Since 1985, Nierstrasz has lived in Switzerland. He was a member of the Object System Group at the Center Universitaire d' Informatique of the University of Geneva, Switzerland (1985-1994).
He met there his wife, Angela Margiotta Nierstrasz. They married in May 1994.
In late 1994, he moved to Bern, Switzerland to work as a professor.

==Career==
In 1993 while at the University of Geneva Nierstrasz created W3Catalog one of the world’s earliest known search engines. The program used a bot to find pages and then mirror them on the site.

In late 1994, he joined the University of Berne as a professor and led the software composition group at the University of Berne from 1994 to December 2021.
He has also served as a dean of Computer Science Institute (IAM) at the University of Berne.
During his career, he supervised 40 Ph.D. students and almost 100 bachelors and masters theses.

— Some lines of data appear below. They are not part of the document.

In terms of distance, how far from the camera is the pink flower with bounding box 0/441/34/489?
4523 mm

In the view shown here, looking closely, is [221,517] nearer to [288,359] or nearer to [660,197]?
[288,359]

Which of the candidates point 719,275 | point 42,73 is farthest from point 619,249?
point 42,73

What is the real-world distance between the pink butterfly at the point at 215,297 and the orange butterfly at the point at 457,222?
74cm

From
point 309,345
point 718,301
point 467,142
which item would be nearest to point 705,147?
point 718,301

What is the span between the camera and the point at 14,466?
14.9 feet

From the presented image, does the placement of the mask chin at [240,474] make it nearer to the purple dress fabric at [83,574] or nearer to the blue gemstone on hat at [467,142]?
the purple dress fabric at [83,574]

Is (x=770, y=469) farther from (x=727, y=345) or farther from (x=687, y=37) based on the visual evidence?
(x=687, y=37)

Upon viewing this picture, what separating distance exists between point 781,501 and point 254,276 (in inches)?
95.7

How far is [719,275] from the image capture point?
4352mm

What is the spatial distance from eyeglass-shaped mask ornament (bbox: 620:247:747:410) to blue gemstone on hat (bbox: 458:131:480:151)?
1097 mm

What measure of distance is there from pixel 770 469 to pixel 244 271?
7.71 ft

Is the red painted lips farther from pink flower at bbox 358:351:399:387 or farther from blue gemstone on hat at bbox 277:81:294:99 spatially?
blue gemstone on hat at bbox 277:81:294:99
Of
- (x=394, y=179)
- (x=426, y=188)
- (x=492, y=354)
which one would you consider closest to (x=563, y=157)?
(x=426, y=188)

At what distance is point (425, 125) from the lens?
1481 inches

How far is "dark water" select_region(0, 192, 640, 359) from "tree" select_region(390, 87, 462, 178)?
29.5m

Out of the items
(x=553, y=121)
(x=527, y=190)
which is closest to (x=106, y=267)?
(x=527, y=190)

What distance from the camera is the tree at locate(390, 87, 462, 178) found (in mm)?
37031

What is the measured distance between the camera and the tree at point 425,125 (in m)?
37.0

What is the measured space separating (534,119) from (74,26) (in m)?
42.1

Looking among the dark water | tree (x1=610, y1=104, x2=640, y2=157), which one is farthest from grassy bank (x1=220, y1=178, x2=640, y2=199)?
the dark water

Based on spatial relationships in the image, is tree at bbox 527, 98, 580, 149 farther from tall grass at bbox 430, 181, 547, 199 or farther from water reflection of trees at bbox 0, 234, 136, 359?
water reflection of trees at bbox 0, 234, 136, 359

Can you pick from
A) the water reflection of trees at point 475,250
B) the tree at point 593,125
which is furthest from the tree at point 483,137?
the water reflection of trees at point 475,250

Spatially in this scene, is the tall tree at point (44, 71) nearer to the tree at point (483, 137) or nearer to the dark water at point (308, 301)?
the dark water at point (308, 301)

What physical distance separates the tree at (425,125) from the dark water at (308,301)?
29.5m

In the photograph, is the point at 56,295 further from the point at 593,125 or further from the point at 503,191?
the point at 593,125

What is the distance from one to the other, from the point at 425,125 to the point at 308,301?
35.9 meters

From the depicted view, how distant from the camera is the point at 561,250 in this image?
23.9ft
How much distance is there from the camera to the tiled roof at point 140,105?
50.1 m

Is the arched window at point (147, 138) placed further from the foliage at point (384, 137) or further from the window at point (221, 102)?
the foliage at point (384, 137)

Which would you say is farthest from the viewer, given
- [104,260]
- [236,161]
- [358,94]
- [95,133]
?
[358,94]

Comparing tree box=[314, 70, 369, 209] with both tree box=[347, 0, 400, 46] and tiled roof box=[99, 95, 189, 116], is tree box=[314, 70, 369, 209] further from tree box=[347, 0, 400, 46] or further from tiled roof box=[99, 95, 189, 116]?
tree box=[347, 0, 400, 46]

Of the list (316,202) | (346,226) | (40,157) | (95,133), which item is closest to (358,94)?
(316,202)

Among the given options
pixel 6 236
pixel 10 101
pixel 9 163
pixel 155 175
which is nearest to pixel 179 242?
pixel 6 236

He had made various contributions to Software Engineering Research community:
- Nierstrasz co-authored several books such as Object-Oriented Reengineering Patterns and Pharo by Example. He was editor of the Journal of Object Technology from 2010 to 2013, succeeding the founding editor, Richard Wiener.
- CyberChair, an Online Submission and Reviewing System, is based on Oscar Nierstrasz's publication called Identify the champion, where he described the peer review process for contributions to scientific conferences using an organizational pattern language.

His Erdos number is 3. Oscar Nierstrasz — David M. Jackson — E. Rodney Canfield — Paul Erdös

Nierstrasz won the Senior Dahl–Nygaard Prize in 2013.